Shift left security compliance

Most companies have security compliance requirements that you need to take into account when creating your software. Similarly to how you can express infrastructure and tests as code, you can shift left security compliance concerns into your development team. This blog shows how a team I worked in used Ansible in a (GitLab) delivery pipeline to create compliant Amazon Machine Images (AMI) containing our application.

CIS and STIG

There are institutions that have taken it upon themselves to come up with security benchmarks that companies can start from. For example:

  • The Center for Internet Security (CIS) offers benchmarks for oft-used applications and operations systems.

  • The Defense Information Systems Agency (DISA) offers “technical guidance to lock down information systems/software that might otherwise be vulnerable to a malicious computer attack“ through their Security Technical Implementation Guides (STIGs).

Both contain builds of compliant operating systems that you could use as the basis of your machine image. The company I worked for required CentOS 7, and I went and looked for a CIS benchmark for that. The CIS website has a list of hardened images, but I took a different route for several reasons.

  1. We had to pick from a predefined list of (hardened) in-company images.

  2. I wanted to understand the CIS benchmark and be able to deviate where desirable, for example, if required in order for a COTS application to run.

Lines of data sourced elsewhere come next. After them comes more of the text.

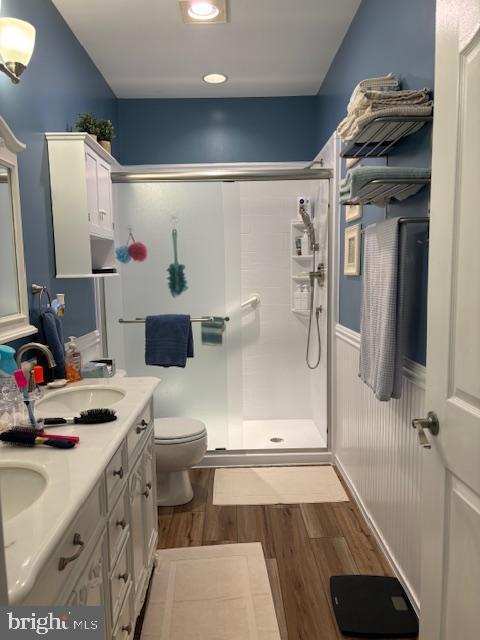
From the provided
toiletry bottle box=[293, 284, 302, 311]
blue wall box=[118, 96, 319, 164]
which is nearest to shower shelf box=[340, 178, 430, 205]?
toiletry bottle box=[293, 284, 302, 311]

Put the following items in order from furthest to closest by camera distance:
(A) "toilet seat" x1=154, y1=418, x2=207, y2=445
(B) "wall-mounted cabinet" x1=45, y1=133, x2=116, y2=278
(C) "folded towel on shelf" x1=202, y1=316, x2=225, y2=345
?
(C) "folded towel on shelf" x1=202, y1=316, x2=225, y2=345 → (A) "toilet seat" x1=154, y1=418, x2=207, y2=445 → (B) "wall-mounted cabinet" x1=45, y1=133, x2=116, y2=278

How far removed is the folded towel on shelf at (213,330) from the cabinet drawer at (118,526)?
1777mm

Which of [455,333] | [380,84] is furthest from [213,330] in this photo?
[455,333]

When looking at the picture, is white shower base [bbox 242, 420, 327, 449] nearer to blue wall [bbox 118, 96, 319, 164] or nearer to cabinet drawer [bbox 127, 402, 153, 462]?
cabinet drawer [bbox 127, 402, 153, 462]

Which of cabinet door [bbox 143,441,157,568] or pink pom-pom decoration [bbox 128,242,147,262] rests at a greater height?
pink pom-pom decoration [bbox 128,242,147,262]

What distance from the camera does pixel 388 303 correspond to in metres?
1.72

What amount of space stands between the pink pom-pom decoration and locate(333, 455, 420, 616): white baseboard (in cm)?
196

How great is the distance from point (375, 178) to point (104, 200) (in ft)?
5.17

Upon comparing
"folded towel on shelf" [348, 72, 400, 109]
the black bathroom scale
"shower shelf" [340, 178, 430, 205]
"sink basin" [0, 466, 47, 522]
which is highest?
"folded towel on shelf" [348, 72, 400, 109]

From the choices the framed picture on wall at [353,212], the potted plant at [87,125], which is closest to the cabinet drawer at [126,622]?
the framed picture on wall at [353,212]

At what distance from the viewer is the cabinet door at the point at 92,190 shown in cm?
227

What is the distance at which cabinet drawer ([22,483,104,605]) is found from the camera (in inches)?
33.1

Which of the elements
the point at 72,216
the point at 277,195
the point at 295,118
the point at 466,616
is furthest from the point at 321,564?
the point at 295,118

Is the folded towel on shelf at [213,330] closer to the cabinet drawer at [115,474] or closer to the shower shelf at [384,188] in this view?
the shower shelf at [384,188]
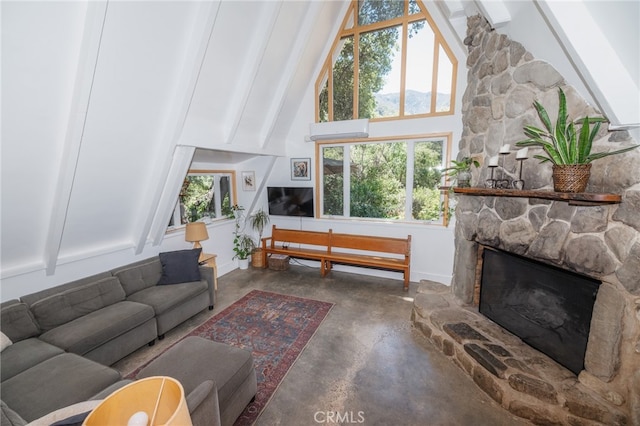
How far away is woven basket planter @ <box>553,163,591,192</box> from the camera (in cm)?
189

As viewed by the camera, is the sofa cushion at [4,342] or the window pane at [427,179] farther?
the window pane at [427,179]

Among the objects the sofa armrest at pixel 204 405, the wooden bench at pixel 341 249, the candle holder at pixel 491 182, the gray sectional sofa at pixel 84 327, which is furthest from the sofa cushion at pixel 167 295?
the candle holder at pixel 491 182

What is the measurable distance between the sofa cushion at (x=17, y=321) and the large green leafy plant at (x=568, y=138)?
4450mm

  3. We had to make sure that once our development team was done making changes, the resulting image could be checked once more for CIS compliance. This was part of the compliance requirement for autonomy, meaning that if your team can prove it can manage compliance, it gets the seal of approval.

seal of approval

A delivery pipeline with compliance as code

We set up a separate pipeline for making compliant AMIs. The delivery pipeline setup is as follows. Non-compliant AMIs can be deployed to Dev.

ami cis scan 1

Because of immutable infrastructure, you can redeploy to Dev until you’re content with your increment (represented by the built AMI). Most likely not every Dev redeploy has a security risk that you want to validate, and you’ll want to weigh the added value of a benchmark against the time it takes. But before propagating your AMI to Acc/Prod, you do want to be sure that it is both functional and compliant. This can be done by sending the AMI through the ami-cis-scan project, which takes the AMI, runs the CIS benchmark on it, and produces a new compliant AMI. That new AMI can then be deployed to the Test environment for functional testing. Before the ami-cis-scan project, each separate application would have its own propagate step, which makes the AMI available in a different AWS account where the Acc and Prod environment resides. In the new setup, the ami-cis-scan pipeline is the only one that has this step, meaning no AMI can go to Prod that hasn’t gone through a CIS benchmark scan.

The AMI CIS scan project

I ended up using the Ansible playbook in https://github.com/sanderv32/cis-rhel-ansible for its specific OS support, but there are other implementations around. This playbook does make changes and we found some of them had a negative impact on a few of the applications we intended to ship. The playbook can be run in dry-run mode to stay in control of making changes manually, but after a few tests to understand what it did, we let it make changes.

Ansible tasks in the CIS scan playbook

cis scan ansible tasks

We interpreted each of the steps and adjusted or skipped some in collaboration with the security compliance department. We also made sure to read up on the rationale behind the benchmark to understand what risk was being addressed, so that we could take a responsible alternative decision in situations where the software requirements conflicted with the security measures. For example, the following snippet from section_01_level2.yml makes sure on SELinux is enforced (literally it makes sure enforcement isn’t turned off), which one of the COTS applications we needed to deploy struggled with.

- name: 1.4.1 Enable SELinux in /etc/grub.conf (Scored)
  lineinfile: >
    state=absent
    dest=/etc/grub.conf
    line="enforcing=0"
  tags:
    - scored
    - section1.4
    - section1.4.1

We found that someone had turned off enforcing to restore some application functionality. This meant SELinux was not disabled but also not actually helping to guarantee our security the way it’s supposed to. Some research into SELinux into this setting showed that we were leaving our system needlessly at risk. We also found that there was a more fine-grained approach to making the application work (using semanage permissive).

Conclusion

In essence, this is a shift left of your security compliance concerns. Don’t wait for an audit or assume some security ambassador will come and check once you’re done. Include the requirements in your software delivery process in an automated testable manner.